The Old Trafford club's past is shaped by sides that played attractive football, with legendary manager Sir Matt Busby the man who first honed a desire to entertain the paying public.
And it is a mantra embraced by current boss Sir Alex Ferguson, whose own sides have always echoed those of United's past.
Speaking of the 23 people who perished in the Munich air disaster on 6th February, 1958, Giggs expressed a desire to keep their legacy alive.
"If you are representing Manchester United, you have to play in the right manner, excite supporters and wherever you go, get people off their seats," said Giggs.
"That has got to go on because that is one of the things that sets this club apart. You never stand still. It always goes forward.
"There's Juventus and Barcelona but Manchester United always seemed to have that much more support and seem that much more special.
"Of course, that is down to history and what Sir Matt did."
Giggs, along with a number of United players in their early years, were often compared to the Busby Babes.
David Beckham, Paul Scholes, Nicky Butt and the Nevilles, Gary and Phil, all progressed from the successful 1992 youth team to play their part in a trophy laden period for the club and Giggs acknowledges the link.
Giggs added: "There's a link because a group of players came through at the same time and all got into the first team at such a young age.
"The Busby Babes won the FA Youth Cup five times on the trot which in this day and age is unbelievable.

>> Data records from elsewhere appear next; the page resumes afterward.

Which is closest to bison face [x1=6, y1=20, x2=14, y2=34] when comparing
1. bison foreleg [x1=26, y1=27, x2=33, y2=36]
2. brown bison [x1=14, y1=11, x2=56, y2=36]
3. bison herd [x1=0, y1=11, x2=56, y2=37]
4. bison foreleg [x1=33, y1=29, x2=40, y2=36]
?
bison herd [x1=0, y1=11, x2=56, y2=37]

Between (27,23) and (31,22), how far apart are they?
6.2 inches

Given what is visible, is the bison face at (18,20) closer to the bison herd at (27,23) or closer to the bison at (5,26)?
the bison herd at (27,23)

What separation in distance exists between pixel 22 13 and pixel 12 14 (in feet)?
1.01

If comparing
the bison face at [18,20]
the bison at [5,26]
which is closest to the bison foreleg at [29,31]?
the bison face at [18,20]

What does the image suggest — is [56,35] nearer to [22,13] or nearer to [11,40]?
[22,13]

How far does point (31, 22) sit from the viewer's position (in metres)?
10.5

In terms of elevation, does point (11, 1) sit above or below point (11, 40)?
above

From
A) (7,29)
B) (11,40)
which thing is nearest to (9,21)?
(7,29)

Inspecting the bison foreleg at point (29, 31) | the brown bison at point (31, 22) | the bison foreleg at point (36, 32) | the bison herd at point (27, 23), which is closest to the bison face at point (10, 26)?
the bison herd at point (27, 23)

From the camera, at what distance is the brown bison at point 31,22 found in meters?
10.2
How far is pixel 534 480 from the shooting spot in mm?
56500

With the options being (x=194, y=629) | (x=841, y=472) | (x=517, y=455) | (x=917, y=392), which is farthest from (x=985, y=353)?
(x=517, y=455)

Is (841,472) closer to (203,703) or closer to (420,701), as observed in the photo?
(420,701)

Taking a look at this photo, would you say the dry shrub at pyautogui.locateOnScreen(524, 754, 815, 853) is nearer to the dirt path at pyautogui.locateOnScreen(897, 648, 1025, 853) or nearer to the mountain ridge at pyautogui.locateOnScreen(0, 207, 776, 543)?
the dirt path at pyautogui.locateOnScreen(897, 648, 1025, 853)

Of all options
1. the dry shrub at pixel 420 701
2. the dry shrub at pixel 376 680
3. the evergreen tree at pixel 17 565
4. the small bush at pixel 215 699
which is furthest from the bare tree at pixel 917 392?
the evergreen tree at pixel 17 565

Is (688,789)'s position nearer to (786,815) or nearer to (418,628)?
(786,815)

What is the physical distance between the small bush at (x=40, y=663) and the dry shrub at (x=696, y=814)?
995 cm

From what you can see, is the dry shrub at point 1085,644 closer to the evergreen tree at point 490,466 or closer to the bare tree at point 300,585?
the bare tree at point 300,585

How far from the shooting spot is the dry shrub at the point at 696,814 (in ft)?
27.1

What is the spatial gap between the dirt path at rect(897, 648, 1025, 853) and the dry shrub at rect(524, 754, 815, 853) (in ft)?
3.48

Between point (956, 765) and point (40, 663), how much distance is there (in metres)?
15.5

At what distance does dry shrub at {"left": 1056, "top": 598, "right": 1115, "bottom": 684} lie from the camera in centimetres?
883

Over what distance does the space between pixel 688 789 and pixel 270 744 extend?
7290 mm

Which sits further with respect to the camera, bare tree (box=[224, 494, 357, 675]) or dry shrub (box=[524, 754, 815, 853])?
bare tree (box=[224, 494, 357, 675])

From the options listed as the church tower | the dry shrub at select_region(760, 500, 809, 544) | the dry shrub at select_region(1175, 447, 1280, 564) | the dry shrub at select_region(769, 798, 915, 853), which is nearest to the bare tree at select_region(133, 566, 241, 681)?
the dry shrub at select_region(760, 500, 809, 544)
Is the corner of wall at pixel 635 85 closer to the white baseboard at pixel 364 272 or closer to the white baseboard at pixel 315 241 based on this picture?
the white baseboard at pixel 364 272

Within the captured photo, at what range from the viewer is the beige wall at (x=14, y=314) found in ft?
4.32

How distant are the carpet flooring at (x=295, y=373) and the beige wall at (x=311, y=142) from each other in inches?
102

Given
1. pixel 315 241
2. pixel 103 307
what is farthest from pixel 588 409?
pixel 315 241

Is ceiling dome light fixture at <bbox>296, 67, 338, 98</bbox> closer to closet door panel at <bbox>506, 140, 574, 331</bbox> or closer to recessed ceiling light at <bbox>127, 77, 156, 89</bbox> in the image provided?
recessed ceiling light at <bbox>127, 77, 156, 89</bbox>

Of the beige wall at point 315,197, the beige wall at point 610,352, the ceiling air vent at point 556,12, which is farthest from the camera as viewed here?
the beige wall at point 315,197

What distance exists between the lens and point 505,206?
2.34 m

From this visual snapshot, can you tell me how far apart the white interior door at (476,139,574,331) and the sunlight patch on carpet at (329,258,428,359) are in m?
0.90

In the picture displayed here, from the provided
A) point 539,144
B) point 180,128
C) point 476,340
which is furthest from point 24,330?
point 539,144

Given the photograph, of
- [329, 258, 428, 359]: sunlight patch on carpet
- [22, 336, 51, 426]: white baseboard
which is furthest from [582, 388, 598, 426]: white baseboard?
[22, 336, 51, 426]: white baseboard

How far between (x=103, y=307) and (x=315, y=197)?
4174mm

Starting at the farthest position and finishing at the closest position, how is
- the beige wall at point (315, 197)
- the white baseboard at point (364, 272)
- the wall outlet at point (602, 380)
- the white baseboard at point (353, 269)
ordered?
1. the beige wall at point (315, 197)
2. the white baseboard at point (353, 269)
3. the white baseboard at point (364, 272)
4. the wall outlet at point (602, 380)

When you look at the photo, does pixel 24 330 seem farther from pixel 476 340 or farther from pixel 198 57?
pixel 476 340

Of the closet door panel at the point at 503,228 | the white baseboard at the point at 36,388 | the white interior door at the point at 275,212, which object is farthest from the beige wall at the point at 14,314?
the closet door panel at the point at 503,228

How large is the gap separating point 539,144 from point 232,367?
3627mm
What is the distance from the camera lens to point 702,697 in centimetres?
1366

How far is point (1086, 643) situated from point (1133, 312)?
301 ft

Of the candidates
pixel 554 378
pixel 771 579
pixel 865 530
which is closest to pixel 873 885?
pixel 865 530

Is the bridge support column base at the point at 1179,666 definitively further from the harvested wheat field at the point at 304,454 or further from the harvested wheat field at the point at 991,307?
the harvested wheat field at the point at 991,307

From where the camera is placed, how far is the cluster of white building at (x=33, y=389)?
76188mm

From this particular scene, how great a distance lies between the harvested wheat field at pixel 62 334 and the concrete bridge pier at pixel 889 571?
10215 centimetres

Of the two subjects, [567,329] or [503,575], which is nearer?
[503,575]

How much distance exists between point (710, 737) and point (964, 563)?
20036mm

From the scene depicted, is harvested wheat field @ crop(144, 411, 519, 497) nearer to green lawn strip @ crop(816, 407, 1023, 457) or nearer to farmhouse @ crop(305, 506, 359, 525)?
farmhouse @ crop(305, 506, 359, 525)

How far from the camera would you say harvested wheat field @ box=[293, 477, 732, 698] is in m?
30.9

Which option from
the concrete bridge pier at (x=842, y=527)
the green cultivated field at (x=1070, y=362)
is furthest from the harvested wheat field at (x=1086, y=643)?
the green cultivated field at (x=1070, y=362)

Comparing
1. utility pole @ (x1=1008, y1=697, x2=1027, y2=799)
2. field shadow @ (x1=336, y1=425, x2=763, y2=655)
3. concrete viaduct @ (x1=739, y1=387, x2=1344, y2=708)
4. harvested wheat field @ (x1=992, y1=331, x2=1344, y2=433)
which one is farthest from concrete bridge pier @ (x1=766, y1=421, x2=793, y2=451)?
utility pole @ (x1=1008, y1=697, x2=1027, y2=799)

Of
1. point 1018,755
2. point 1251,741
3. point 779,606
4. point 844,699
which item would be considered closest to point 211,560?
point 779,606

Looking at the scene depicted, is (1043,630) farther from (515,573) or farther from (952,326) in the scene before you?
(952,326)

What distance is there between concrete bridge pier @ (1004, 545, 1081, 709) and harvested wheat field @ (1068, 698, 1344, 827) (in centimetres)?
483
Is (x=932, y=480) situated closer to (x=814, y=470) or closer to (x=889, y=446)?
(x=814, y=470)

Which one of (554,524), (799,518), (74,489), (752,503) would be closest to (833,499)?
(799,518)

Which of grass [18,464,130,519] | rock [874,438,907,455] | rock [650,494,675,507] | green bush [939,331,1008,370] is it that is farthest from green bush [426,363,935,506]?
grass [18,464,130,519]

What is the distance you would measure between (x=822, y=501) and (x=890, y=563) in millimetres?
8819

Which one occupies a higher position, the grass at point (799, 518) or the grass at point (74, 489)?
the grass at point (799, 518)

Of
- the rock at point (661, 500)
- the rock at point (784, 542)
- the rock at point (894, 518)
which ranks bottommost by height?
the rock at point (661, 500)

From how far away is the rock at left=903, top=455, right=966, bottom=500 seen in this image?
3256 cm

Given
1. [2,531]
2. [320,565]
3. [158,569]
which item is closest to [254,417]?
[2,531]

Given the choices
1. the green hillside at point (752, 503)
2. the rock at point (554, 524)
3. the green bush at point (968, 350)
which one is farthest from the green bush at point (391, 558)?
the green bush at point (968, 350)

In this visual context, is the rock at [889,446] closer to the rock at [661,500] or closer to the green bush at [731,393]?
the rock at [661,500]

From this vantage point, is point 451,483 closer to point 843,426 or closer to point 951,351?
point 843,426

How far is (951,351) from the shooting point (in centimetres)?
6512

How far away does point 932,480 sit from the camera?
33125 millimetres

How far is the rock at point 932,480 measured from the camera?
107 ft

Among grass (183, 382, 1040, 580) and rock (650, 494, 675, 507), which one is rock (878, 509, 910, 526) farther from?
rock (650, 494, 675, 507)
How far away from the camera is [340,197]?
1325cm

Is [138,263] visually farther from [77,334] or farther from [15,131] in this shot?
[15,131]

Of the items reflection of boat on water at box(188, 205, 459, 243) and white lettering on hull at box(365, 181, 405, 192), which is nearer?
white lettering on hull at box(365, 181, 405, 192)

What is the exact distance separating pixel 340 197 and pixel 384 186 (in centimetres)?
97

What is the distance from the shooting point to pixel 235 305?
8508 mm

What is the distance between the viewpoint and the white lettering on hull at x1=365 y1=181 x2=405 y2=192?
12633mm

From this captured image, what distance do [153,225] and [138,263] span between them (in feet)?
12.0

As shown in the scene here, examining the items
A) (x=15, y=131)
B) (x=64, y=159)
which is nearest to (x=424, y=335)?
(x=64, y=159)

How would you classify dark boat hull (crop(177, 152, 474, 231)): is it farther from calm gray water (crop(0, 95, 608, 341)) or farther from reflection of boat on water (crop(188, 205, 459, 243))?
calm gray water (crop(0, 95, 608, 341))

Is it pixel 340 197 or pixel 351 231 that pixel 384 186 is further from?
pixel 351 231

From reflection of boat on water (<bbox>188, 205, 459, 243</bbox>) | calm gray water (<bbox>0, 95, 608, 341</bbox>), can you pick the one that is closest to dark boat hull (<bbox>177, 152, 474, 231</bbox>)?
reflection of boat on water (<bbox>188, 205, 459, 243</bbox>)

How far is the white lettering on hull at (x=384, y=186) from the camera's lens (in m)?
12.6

"But there are so many things that are relevant to us today. While our generation won it just once a number of players went on to play not only for United but for our countries as well."
Welsh winger Giggs came through the ranks at Old Trafford and has always been aware of what went before him, ever since Sir Matt Busby and Sir Bobby Charlton used to watch him as a child.
Giggs added: "Sir Bobby saw me at The Cliff (United's old training ground) when I was 14. He also watched David Beckham and Paul Scholes.
"When I played in a tournament in Switzerland, Sir Matt travelled out to watch it. You could see the love and affection for him.
"That has an effect on you because these are great people.
"They are legends who don't have to do that sort of thing but they enjoy it.
"They want to do it and that's been ingrained in them from a young age, probably since Sir Bobby was 14.
"Fans also want to see young players coming through and do well which we do on a regular basis at this club."